:: DATASET EXTRACT
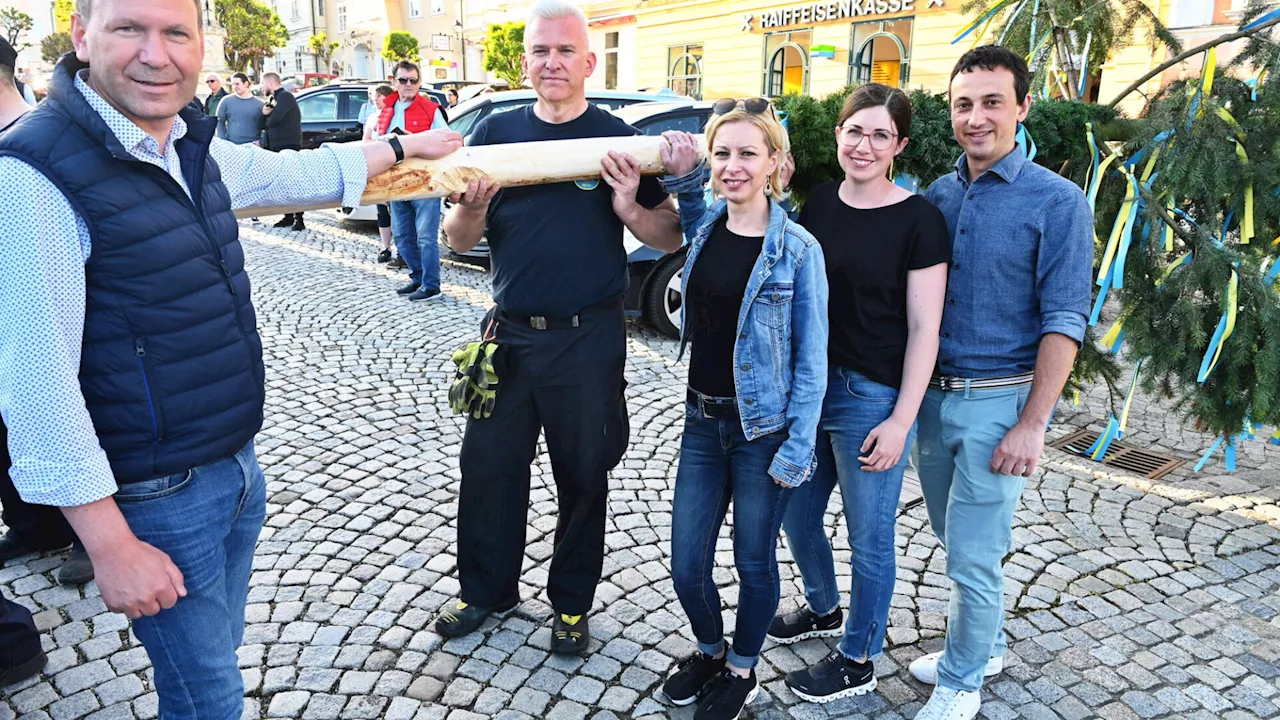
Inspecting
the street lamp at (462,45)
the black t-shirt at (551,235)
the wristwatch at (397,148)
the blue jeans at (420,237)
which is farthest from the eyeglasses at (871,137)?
the street lamp at (462,45)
::::
** WRITTEN PROBLEM **
Rewrite the rows above, replacing "eyeglasses" with "glasses" and keeping every other word the same. Omit the picture from your answer.

** RESULT **
Inspecting
the street lamp at (462,45)
the black t-shirt at (551,235)
the wristwatch at (397,148)
the blue jeans at (420,237)
which is farthest from the glasses at (871,137)?
the street lamp at (462,45)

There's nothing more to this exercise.